In Australia, the neoliberal counter-revolution was begun by the Labor government of Bob Hawke in 1983.

Since Hawke, successive governments — both Labor and Coalition — have continued the austerity drive. Government spending (apart from defence) has been wound down. Existing public infrastructure has been allowed to age and decay. Many public services (such as the “public” transport system in Victoria) have been privatised.

Government subsidies for private health, private schools and private childcare centres have increased.

Gillard (and Liberal Party leader Tony Abbott) blame population growth for the decline of living standards, because that lets government off the hook.

But the real culprit is government failure to invest in improved services, and its demand that any new investment be required to turn a profit, ahead of servicing need.

Blaming increased population for the hurt being felt by working people is a smokescreen, designed to draw attention from the fact that both major parties intend to maintain the screws on public funding, lower taxes for big business, and increasingly privatised public services.

What about the environment?

In spruiking “sustainable population”, Gillard seeks to appease those who are concerned about the environment. In the absence of a policy to deal with the threat of climate change, she is trying to change the agenda.

Neither Labor nor the Coalition is willing to invest in the huge transformation of energy generation, away from fossil fuels and towards renewables, needed to make a real contribution to stopping climate change.

Both parties are wedded to continuing Australia’s coal, oil and gas industries indefinitely, despite the huge contribution burning fossil fuels makes to carbon emissions.

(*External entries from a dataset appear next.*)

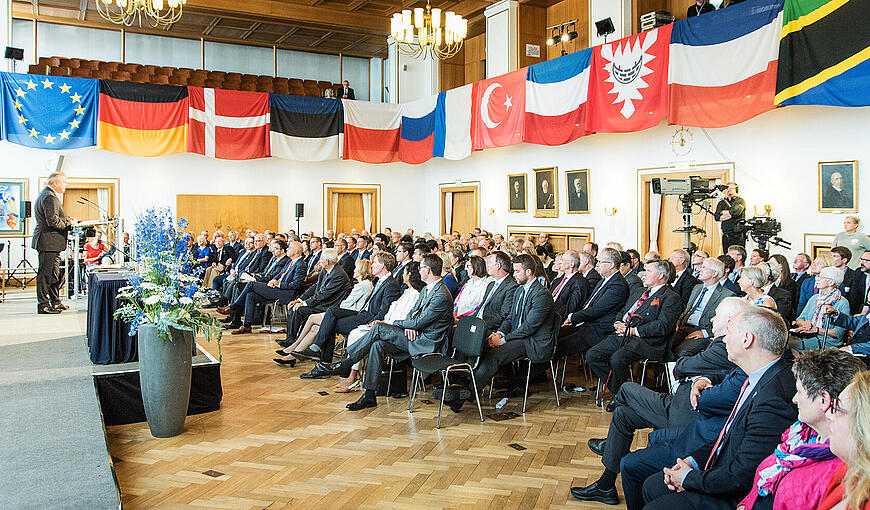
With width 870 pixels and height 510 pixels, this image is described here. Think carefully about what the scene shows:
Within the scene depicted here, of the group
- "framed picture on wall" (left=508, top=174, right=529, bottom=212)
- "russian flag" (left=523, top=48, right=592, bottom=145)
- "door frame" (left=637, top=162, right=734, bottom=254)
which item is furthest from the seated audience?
"framed picture on wall" (left=508, top=174, right=529, bottom=212)

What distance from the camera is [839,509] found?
1797 mm

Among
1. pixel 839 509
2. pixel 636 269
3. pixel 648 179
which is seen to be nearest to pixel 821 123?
pixel 648 179

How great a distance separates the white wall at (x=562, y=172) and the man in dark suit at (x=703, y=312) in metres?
3.88

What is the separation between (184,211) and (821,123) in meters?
12.3

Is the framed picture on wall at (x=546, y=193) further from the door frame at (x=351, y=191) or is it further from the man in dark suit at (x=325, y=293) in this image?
the man in dark suit at (x=325, y=293)

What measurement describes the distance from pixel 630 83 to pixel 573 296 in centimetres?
501

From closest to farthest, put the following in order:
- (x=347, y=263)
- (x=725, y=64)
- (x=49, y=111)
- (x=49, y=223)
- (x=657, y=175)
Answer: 1. (x=49, y=223)
2. (x=725, y=64)
3. (x=347, y=263)
4. (x=657, y=175)
5. (x=49, y=111)

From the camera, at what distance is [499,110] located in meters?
12.6

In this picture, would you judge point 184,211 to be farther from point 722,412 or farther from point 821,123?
point 722,412

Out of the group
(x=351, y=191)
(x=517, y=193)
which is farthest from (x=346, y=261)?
(x=351, y=191)

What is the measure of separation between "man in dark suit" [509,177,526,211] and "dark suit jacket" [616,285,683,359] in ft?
28.7

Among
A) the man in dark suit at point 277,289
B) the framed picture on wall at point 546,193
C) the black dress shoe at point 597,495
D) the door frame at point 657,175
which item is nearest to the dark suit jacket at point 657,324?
the black dress shoe at point 597,495

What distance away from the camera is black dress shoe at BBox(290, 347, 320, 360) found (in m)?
6.77

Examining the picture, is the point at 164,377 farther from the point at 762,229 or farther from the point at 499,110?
the point at 499,110
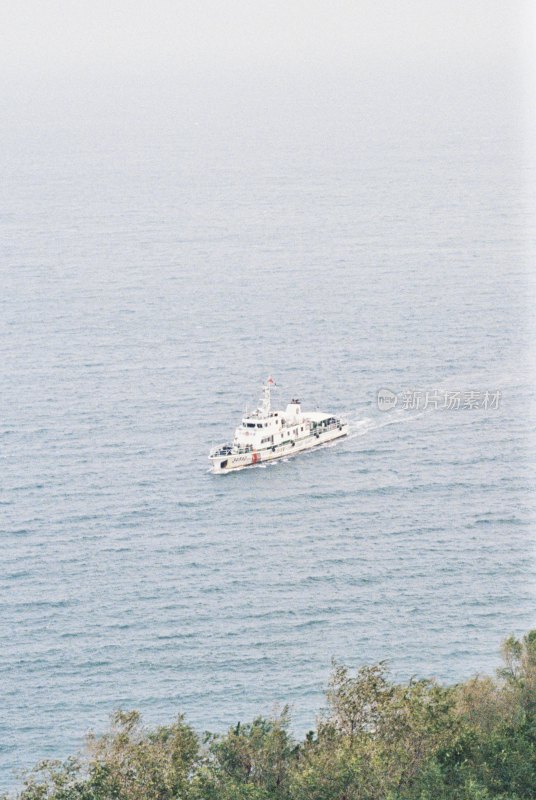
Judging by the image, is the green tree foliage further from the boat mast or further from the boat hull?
the boat mast

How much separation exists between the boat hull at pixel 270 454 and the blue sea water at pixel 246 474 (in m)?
0.84

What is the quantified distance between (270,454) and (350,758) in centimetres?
5660

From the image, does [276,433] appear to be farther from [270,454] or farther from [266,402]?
[266,402]

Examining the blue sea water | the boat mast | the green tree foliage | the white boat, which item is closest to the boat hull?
the white boat

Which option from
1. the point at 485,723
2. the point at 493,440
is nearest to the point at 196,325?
the point at 493,440

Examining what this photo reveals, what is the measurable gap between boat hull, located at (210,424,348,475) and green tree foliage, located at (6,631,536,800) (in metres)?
46.2

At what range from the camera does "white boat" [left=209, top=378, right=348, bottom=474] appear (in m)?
97.0

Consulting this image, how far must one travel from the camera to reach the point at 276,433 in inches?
3905

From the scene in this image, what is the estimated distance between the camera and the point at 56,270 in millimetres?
142000

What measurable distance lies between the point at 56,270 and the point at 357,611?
74749 mm

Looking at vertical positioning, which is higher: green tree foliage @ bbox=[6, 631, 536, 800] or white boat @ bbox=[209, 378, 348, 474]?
white boat @ bbox=[209, 378, 348, 474]

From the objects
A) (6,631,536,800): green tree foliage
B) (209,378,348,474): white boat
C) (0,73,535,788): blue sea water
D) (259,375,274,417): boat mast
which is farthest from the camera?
(259,375,274,417): boat mast

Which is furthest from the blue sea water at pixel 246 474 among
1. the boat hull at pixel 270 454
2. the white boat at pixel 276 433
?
the white boat at pixel 276 433

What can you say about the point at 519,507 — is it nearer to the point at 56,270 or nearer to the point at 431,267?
the point at 431,267
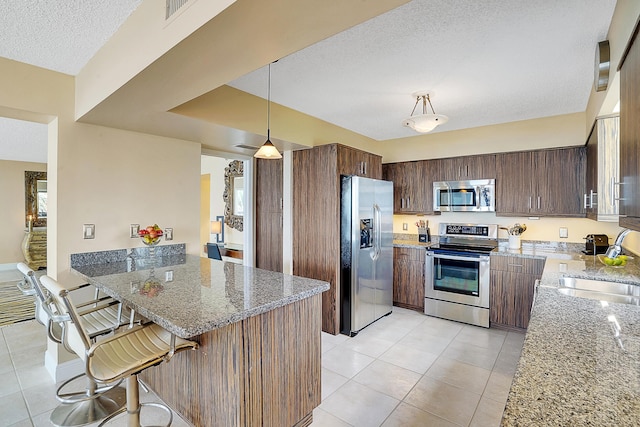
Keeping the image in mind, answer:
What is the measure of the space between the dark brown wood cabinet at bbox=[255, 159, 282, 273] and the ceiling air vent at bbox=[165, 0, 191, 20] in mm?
2796

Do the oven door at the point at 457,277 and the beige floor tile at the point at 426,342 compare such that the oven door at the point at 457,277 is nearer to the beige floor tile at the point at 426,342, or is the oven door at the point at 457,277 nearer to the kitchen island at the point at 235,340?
the beige floor tile at the point at 426,342

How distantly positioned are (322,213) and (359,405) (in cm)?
195

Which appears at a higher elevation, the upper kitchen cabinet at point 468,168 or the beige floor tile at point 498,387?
the upper kitchen cabinet at point 468,168

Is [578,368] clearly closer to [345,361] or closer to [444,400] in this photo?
[444,400]

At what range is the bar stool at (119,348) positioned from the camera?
4.92ft

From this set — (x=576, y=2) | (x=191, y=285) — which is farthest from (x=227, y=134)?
(x=576, y=2)

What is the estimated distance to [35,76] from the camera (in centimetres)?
238

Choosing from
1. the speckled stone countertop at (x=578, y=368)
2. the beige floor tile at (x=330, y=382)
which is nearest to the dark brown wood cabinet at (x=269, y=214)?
the beige floor tile at (x=330, y=382)

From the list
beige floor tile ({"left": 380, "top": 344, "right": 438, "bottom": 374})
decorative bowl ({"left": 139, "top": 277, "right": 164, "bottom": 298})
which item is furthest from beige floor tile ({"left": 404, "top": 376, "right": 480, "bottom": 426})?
decorative bowl ({"left": 139, "top": 277, "right": 164, "bottom": 298})

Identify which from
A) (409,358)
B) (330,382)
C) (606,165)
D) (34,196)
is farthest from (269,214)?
(34,196)

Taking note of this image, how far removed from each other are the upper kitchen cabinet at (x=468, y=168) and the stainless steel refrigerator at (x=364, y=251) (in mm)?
912

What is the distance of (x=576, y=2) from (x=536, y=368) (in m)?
1.96

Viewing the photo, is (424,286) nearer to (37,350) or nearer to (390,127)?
(390,127)

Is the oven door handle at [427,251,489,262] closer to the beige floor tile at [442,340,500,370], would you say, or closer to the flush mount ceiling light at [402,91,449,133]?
the beige floor tile at [442,340,500,370]
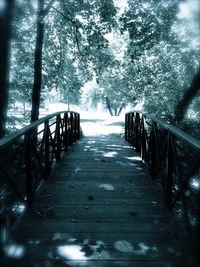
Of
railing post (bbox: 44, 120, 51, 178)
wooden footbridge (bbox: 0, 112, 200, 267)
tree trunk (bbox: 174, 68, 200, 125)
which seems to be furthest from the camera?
tree trunk (bbox: 174, 68, 200, 125)

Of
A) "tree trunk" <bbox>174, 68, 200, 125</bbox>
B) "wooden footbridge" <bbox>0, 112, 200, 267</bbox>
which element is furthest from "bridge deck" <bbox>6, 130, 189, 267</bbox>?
"tree trunk" <bbox>174, 68, 200, 125</bbox>

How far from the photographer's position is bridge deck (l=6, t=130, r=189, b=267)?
339 centimetres

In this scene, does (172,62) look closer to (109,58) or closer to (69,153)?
(109,58)

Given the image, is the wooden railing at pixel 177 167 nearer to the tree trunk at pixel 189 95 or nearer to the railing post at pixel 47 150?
the railing post at pixel 47 150

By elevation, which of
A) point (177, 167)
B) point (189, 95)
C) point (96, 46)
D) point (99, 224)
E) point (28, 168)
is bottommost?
point (99, 224)

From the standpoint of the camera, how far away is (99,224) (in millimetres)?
4258

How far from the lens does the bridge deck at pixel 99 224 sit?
3395 millimetres

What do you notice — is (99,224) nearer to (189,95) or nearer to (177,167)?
(177,167)

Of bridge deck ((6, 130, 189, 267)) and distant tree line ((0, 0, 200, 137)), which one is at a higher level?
distant tree line ((0, 0, 200, 137))

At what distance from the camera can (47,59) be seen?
17328mm

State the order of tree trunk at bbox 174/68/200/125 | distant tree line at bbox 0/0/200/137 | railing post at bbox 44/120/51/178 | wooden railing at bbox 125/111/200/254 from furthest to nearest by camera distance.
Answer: tree trunk at bbox 174/68/200/125, distant tree line at bbox 0/0/200/137, railing post at bbox 44/120/51/178, wooden railing at bbox 125/111/200/254

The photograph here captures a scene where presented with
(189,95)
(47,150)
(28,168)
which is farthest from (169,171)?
(189,95)

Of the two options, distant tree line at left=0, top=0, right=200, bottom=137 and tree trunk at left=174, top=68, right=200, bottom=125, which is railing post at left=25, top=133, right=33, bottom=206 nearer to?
distant tree line at left=0, top=0, right=200, bottom=137

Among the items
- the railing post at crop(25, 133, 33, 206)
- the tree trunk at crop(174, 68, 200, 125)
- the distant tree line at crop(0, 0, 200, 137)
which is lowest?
the railing post at crop(25, 133, 33, 206)
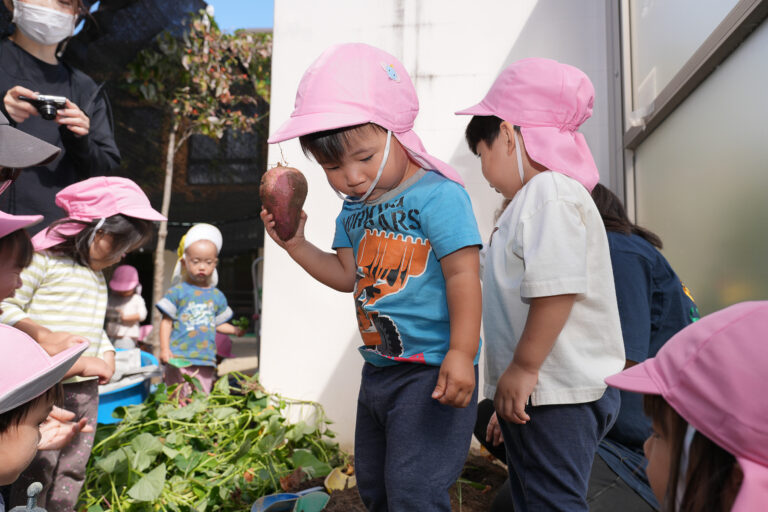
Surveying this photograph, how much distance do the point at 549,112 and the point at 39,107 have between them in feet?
5.64

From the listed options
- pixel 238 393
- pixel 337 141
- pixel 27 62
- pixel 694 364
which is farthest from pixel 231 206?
pixel 694 364

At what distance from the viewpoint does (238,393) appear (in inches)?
125

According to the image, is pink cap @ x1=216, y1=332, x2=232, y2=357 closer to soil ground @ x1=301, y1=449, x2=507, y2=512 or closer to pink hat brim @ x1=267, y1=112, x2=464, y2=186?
soil ground @ x1=301, y1=449, x2=507, y2=512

In promoting her idea of “sustainable population”, however, Gillard makes a point of emphasising the impact that population growth has had on water availability. She ignores the fact that households used only 11% of all water consumed in Australia in 2004/05, despite the data coming from the federal government’s National Water Commission.

Countries with much larger populations than Australia make much smaller greenhouse gas contributions. With a population of 22 million, Australia emitted about 533 million tonnes of CO2 equivalent in 2006, according to the federal department of climate change.

Spain, an industrialised country with a population more than twice that of Australia at 45.5 million, emitted 433 Mt in 2006, according to the United Nations Statistics Division. Carbon pollution is a result of unsustainable industrial processes, not unsustainable population.

Broad-scale land clearing remains the biggest threat to biodiversity in Australia, according to the World Wide Fund for Nature. It also leads to soil salinity and increased carbon emissions.

But most land clearance happens for agricultural reasons, in sparsely populated areas. The problem is caused by unsustainable farming — not unsustainable population.

Beating the drum of “sustainable population” will not make working people’s living standards any better. Lowering immigration, refusing asylum to refugees and reducing fertility rates will not reverse privatisation or force the government to build better public transport, hospitals or schools. The advantage to politicians is that talk is cheap.

Providing the social infrastructure that cities need at their current size — let alone accounting for growth — will cost money.

Billions of dollars would be required to provide the transport, health and education systems that working people need, let alone the cost of dealing with climate change. But it’s money neither Gillard nor Abbott are willing to spend.

While we allow government to be dominated by two parties, neither of which has the intention of challenging big business, weasel words about “sustainable population” are all we’re likely to get.

Fixing the problems is not about reducing population growth, but increasing government planning and investment. Neither contestant for the job of PM is promising that.